Häuser und Straßen

Lebensader des Bahnhofsviertels: Die Frankfurter Niddastraße damals und heute

Michelle Heyer

Teilen

Die Gegenwart durch Geschichte verstehen. Das war der Ausgangspunkt meiner Recherche als Stadtteil-Historikerin. Dazu bin ich in die Geschichte des Frankfurter Bahnhofsviertels, oder genauer in die jüngere Geschichte der Niddastraße, eingetaucht. Die Diversität der Straße, die auf über einem Kilometer Länge das Gallusviertel mit der Taunusanlage verbindet, hat mich schon vor meiner näheren Auseinandersetzung mit ihrer historischen Gewachsenheit fasziniert. Hier finden viele Aspekte des Frankfurter Stadtbildes zusammen.

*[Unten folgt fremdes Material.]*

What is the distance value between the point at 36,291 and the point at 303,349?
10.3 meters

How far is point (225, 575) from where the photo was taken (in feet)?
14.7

Kunstgalerien, Kulinarik, Wohn- und Firmengebäude teilen sich die Niddastraße mit einem Konsumraum für Drogengebrauchende.

Wann und wie kamen diese verschiedenen Aspekte ausgerechnet an diesem Ort zusammen? Das war nur eine meiner vielen Ausgangsfragen für das Stadtteil-Historiker-Projekt. Ich wollte wissen, welche Menschen und Geschichten vor und hinter den Haustüren (geht man nach den vergebenen Hausnummern, dann sind es rund 110!) ihr Leben verbringen. Wie wohnt und arbeitet man an einem Ort, an dem es nie ruhig wird? Inwiefern hat sich die Straße seit den 1980er-Jahren, der Hochphase ihrer Bedeutung als Handelsplatz für Pelzwaren, verändert und wie entstand seitdem ihr Ruf als berühmt-berüchtigter Straßenzug?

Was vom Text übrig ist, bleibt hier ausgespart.